Kilgore, in a pre-recorded message, told the crowd he believes the incoming Youngkin administration in Richmond will be supportive. “This is transformational. I think it gives us an opportunity to lead,” Kilgore said. “It’s going to play along Governor-elect Youngkin’s plans to make our community colleges more involved with public-private partnerships. Bringing business training, education and childcare all into the same room is going to create a win-win for everybody.”

Norris said Ballad Health is enthusiastic about Ready SWVA because it brings together players from multiple sectors to address a dire economic need. “The issue of access to childcare has hit home for every business in our region and every business in America,” Norris said, “so it creates a burning platform for us to work together to derive a sustainable solution.”

Czelusniak said Ready SWVA has the opportunity not only to keep Southwest Virginians gainfully employed and to keep businesses running at their full potential, but also creates a unique opportunity to attract young talent and young families back to the region. “Access to childcare impacts a lot of different industries and a lot of different occupations. Ready SWVA is a great way for our region to begin to lay a strong foundation to support the early childhood system in a very robust way. Looking to that long-term support network is very important to the SWVA region’s overall efforts to attract new business opportunities.”

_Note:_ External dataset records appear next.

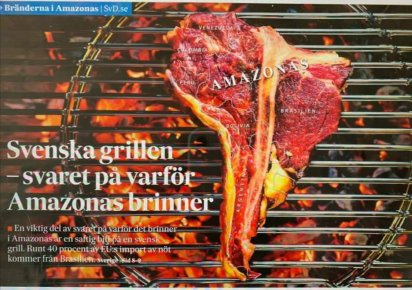 carne suecia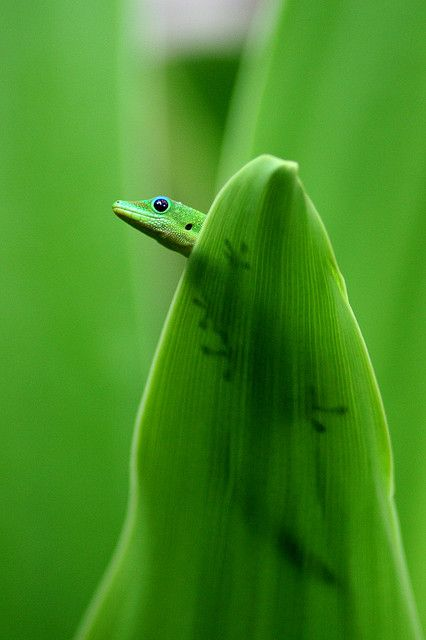 Gecko by Westlind, via Flickr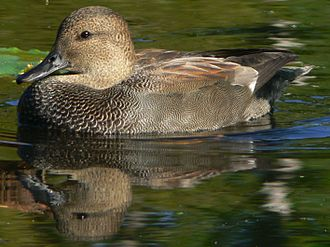 Washington Park Arboretum - Gadwalls and other waterfowl feed in the park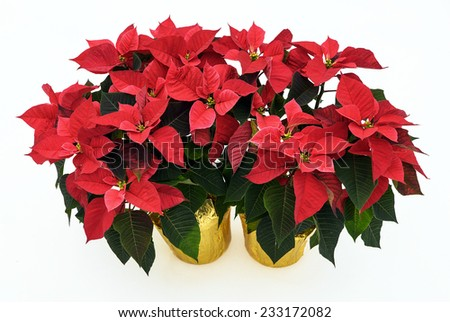 Two potted Poinsettia plants isolated on a white background used for Christmas displays and themes.
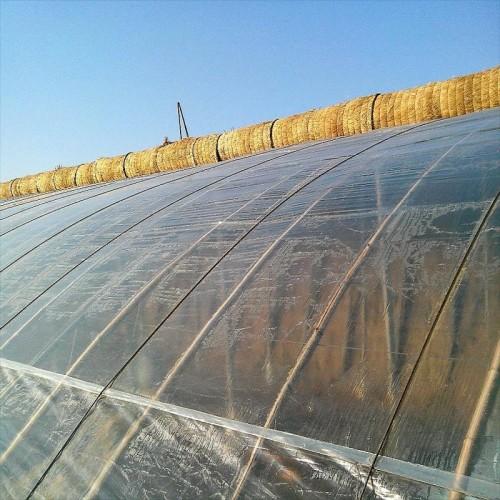 用着放心-!温室大棚耐老化塑料布||长寿无滴大棚膜生产厂家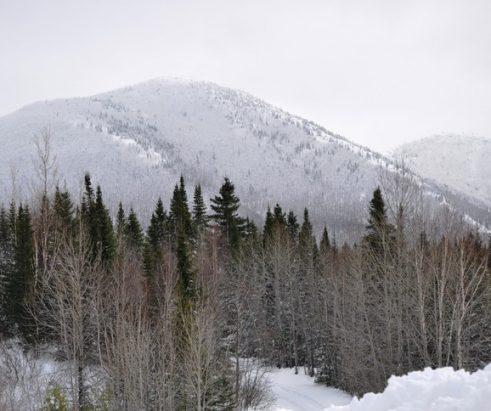 7 skieurs impliqués dans une avalanche au Mont-Albert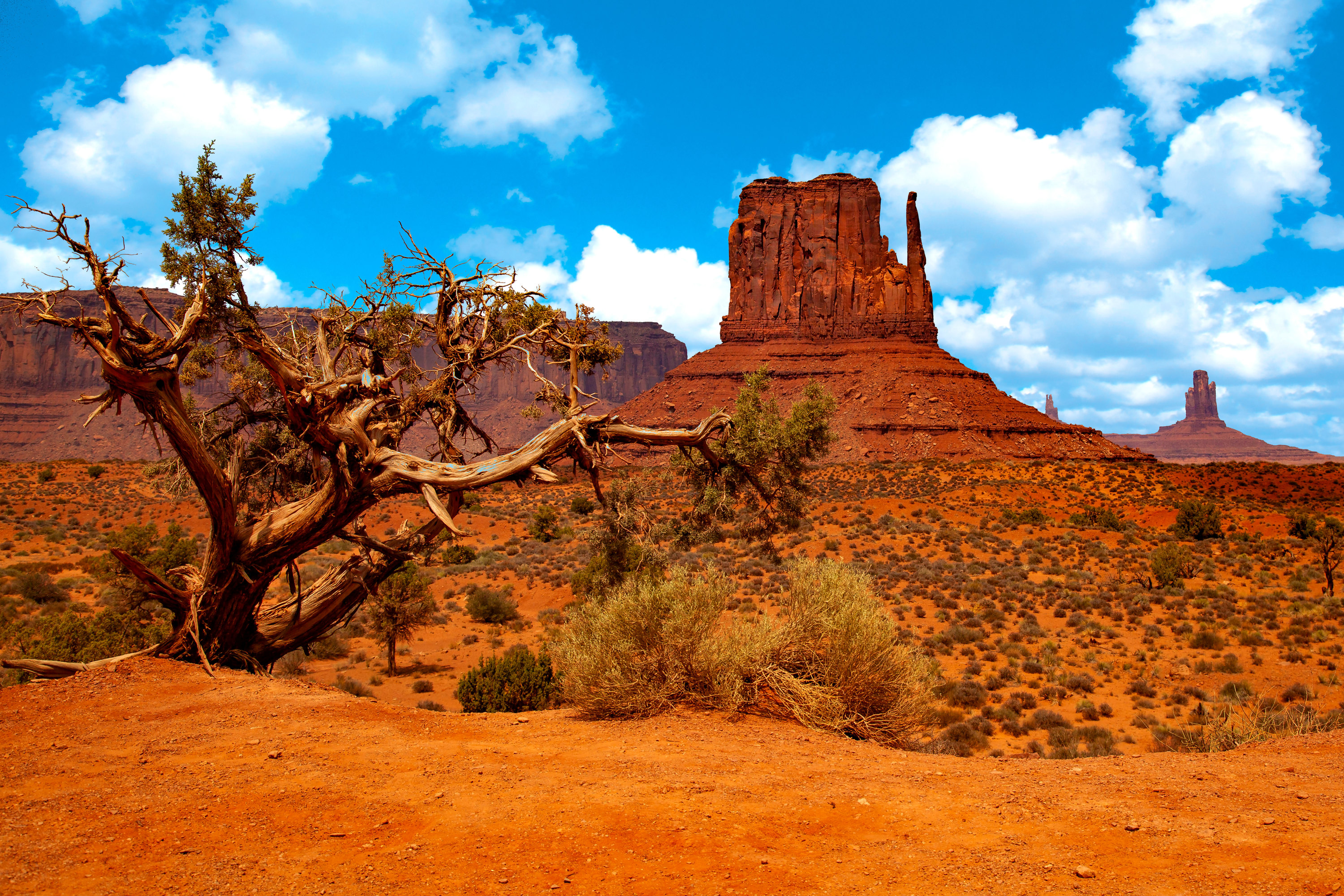 <div class='title'>           Monument Valley Tree for web         </div>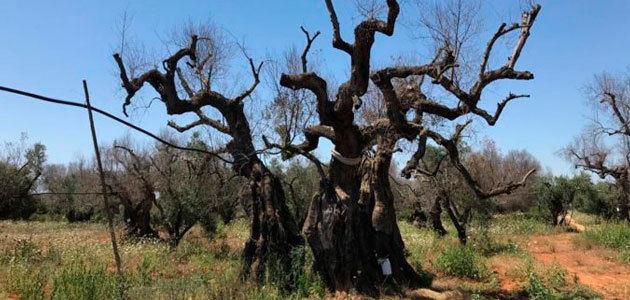 Italia Olivicola calcula que se ha perdido el 10% de la producción oleícola italiana por la Xylella fastidiosa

“Utilizing a collective impact model like Ready SWVA, and everyone coming together to address these issues will certainly help alleviate the lack of accessible childcare SWVA parents are facing,” Carter added.

“There is a plan and strategy with achievable stratagems, and there is a region with multiple communities and businesses coming together to get behind a solvable challenge,” Sweet said. “If we strive to work together to solve the childcare access issue it will benefit everyone, including our employers, our education system, each one of us personally.”

Another facet of the childcare issue, Carter said is the push to develop “a universal pre-k program allowing access for all 3 and 4 year olds to public education.”

While Carter called the opportunity to reach many more students wonderful, the superintendent noted that the pre-k initiative brings its own set of challenges.  

“This will take more than a quick adjustment. It will require attention to additional space and instructional staff. This situation [Ready SWVA] lends itself very well to the idea of a public-private partnership to help address those immediate needs until some school divisions can build their capacity.”

Carter concluded, “Our goal is to prepare our children to be productive citizens in society and have the opportunity to achieve tremendous success in our region living, working, and raising their families.  Addressing child care is an important piece to help achieve this goal.”